Document text:
*** Block opens ***

Texas A&M University's football fans have a shot at staying just across the street from the school's stadium — but they'll need to plunk down $100,000 for the honor, provided they win a lottery this week. Another perk: The money is tax deductible, as a gift to the school.
The Texas A&M Hotel and Conference Center isn't fully built yet. But for months now, the school has been calling for supporters to pay from $5,000 to $10,000 in deposits, to get a chance at a 10-year option to reserve one of the hotel's 250 rooms and suites.
The rooms are being divvied out this week, a school spokesman says. Options for around 50 suites and penthouse spots are being auctioned off on Tuesday. Starting bids for the eighth-floor "Century Penthouse Suites" began at $475,000. Like the other room options, the money from successful bids would be considered a donation.
"Guest Room Option donations are considered to be tax deductible gifts to Texas A&M University," the school says. "Please consult with your tax professional to understand the full extent of the deduction."
Nearly 200 more guest rooms will be parceled out in a lottery on Thursday. If any rooms are left over, the options will be sold individually.
The hotel is slated to open for the 2018 football season. Backers who win the lottery will be first in line to book rooms, as long as they plan at least 45 days in advance. And when they stay at the hotel, the price they pay will depend on whom the Aggies are playing — for non-conference games, the rate will be $299 a night, and for Southeastern Conference games, it'll be $399 a night.

*** Block closes ***

Exercise description: Pick up the text about the Texas A&M hotel room options after its last sentence and continue it. The lines that follow are separate material and have nothing to do with the text about the Texas A&M hotel.

(Stored data)
*** Block opens ***

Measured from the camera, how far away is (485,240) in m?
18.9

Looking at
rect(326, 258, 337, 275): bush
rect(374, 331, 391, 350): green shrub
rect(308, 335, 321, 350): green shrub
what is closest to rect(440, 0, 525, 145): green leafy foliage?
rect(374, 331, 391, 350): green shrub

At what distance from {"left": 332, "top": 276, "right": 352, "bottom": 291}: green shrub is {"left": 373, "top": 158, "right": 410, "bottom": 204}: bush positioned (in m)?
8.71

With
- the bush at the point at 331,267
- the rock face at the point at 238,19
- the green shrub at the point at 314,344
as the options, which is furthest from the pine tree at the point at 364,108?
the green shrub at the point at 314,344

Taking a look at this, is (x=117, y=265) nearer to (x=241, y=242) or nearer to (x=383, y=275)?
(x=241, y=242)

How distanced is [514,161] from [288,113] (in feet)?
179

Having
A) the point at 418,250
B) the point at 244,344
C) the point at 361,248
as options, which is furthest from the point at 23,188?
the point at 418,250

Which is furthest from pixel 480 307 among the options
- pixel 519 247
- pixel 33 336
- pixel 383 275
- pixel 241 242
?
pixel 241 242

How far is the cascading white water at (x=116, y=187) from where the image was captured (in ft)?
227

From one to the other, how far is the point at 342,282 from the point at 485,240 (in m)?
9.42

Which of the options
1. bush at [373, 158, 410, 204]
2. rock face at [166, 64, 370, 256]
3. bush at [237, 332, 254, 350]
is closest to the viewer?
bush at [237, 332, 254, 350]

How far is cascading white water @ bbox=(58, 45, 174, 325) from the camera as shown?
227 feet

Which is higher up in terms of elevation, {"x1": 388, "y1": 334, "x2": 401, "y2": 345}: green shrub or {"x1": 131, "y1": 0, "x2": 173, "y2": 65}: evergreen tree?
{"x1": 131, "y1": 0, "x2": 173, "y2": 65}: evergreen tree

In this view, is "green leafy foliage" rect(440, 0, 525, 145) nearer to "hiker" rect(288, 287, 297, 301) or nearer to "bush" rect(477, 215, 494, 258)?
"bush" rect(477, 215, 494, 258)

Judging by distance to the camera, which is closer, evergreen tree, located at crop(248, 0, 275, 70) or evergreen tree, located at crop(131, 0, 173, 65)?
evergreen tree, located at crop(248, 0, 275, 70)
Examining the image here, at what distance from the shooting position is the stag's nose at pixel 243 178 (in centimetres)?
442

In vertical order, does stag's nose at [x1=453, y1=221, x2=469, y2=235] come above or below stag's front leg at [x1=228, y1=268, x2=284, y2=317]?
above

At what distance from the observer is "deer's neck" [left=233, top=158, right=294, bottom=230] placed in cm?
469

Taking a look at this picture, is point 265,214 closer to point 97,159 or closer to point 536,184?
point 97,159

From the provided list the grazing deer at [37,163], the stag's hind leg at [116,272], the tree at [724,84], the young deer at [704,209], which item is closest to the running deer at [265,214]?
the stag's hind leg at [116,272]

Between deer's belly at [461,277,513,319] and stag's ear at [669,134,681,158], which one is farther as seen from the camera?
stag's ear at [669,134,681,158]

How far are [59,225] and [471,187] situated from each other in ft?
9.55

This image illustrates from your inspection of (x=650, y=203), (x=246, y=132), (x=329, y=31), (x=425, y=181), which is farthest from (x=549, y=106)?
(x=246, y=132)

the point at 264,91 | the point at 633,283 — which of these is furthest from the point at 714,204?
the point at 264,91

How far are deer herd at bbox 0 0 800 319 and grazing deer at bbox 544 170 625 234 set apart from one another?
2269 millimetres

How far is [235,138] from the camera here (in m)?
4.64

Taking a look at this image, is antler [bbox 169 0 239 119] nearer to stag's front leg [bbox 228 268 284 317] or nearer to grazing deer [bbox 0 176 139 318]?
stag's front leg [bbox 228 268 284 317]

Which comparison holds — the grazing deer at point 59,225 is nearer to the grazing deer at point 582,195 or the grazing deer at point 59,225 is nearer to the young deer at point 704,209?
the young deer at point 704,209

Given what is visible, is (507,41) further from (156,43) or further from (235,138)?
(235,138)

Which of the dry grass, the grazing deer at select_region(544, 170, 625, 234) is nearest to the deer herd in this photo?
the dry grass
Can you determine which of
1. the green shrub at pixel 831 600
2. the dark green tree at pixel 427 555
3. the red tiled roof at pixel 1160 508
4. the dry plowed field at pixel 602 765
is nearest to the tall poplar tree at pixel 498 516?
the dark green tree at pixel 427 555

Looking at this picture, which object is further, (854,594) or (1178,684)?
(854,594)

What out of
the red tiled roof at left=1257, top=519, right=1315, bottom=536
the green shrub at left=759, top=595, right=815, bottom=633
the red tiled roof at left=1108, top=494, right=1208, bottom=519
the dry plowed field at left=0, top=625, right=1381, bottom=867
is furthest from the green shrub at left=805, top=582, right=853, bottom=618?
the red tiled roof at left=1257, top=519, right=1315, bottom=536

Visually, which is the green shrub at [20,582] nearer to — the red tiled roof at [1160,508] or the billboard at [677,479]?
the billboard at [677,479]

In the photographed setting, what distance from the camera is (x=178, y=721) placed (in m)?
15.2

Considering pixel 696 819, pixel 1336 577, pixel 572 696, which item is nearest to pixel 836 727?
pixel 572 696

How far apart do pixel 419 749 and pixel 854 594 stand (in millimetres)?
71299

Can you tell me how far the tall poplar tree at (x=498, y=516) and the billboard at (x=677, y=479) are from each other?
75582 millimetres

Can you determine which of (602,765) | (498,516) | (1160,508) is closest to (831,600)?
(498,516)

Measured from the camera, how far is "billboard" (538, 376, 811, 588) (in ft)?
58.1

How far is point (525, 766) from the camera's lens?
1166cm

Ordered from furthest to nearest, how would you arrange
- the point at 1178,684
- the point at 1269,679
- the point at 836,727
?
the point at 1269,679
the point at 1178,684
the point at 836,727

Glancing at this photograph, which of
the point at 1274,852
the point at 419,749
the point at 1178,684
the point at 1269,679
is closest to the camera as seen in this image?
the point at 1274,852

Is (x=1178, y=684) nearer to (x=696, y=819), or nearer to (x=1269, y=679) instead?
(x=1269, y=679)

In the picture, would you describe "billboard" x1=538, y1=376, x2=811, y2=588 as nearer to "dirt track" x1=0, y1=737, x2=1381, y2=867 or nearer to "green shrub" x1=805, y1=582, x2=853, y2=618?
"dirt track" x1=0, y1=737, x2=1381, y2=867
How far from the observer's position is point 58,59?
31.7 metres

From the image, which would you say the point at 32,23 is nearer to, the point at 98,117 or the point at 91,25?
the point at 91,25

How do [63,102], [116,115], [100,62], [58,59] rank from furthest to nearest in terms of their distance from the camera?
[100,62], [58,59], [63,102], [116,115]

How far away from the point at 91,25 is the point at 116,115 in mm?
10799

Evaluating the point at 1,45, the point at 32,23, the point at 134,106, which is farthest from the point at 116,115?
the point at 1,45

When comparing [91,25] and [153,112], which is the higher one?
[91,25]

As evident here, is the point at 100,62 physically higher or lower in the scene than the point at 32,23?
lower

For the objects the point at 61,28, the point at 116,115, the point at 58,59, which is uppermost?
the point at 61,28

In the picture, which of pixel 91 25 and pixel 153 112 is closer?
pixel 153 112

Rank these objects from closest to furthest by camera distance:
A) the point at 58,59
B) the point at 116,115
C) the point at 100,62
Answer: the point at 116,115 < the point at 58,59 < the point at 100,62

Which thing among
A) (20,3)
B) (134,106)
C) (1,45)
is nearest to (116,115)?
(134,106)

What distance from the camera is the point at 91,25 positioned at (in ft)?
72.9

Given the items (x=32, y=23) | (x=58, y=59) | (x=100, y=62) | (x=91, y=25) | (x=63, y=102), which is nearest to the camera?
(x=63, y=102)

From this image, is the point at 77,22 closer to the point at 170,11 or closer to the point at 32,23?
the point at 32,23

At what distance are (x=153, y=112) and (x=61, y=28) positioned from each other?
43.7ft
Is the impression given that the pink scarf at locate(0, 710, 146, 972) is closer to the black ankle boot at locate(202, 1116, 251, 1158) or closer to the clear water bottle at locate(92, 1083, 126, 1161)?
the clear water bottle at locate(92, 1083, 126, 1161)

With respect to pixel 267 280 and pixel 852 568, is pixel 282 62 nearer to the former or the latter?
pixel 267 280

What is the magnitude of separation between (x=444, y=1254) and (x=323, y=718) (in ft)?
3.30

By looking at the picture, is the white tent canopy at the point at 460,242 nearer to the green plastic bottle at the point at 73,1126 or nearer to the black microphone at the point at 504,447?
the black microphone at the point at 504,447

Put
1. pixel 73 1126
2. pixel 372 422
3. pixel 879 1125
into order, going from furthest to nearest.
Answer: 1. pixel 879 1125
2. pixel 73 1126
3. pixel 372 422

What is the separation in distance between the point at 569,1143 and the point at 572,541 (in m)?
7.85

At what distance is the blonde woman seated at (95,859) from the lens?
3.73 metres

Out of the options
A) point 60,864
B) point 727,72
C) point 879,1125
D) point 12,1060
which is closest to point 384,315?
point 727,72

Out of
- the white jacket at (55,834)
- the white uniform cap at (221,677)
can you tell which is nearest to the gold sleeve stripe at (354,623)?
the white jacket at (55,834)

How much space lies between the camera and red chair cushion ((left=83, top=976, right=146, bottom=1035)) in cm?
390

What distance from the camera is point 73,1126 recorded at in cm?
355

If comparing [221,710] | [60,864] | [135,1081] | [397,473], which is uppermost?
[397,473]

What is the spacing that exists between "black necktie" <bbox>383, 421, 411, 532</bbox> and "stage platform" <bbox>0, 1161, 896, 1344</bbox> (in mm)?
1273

*** Block closes ***

Answer area:
Located just 96 feet away from Kyle Field, the hotel will have a pool and 24-hour room service, along with a sports bar and a large convention center space. Limousine and car rental service will also be available.
The lottery and auction represent an attempt to broaden the pool of would-be hotel customers beyond the university's top donors, a spokesman for A&M said.
Proceeds from the hotel and conference center go to the university, the school spokesman said. Local newspaper The Eagle reports that the university is using a public-private partnership to fund the deal, working with a developer and a hospitality company.
To make room for the hotel, Texas A&M razed Cain Hall — a facility that provided student services and whose removal in 2015 was criticized by some on campus.
As the student newspaper The Battalion reports, opinions remain divided.
"At the end of the day, education is a business," the newspaper quoted accounting sophomore Kimberly Morah saying, She added, "The university needs money to accommodate the 60,000 people that attend our campus. So if this hotel is able to assist in the funding of the university then this construction project was a wise choice."
The Battalion spoke to civil engineering sophomore Tyra Patterson, who said construction could have been diverted elsewhere on campus.
Patterson said, "This hotel holds no true educational value to this campus for the current students and should have been either further down the list of construction projects or never constructed at all."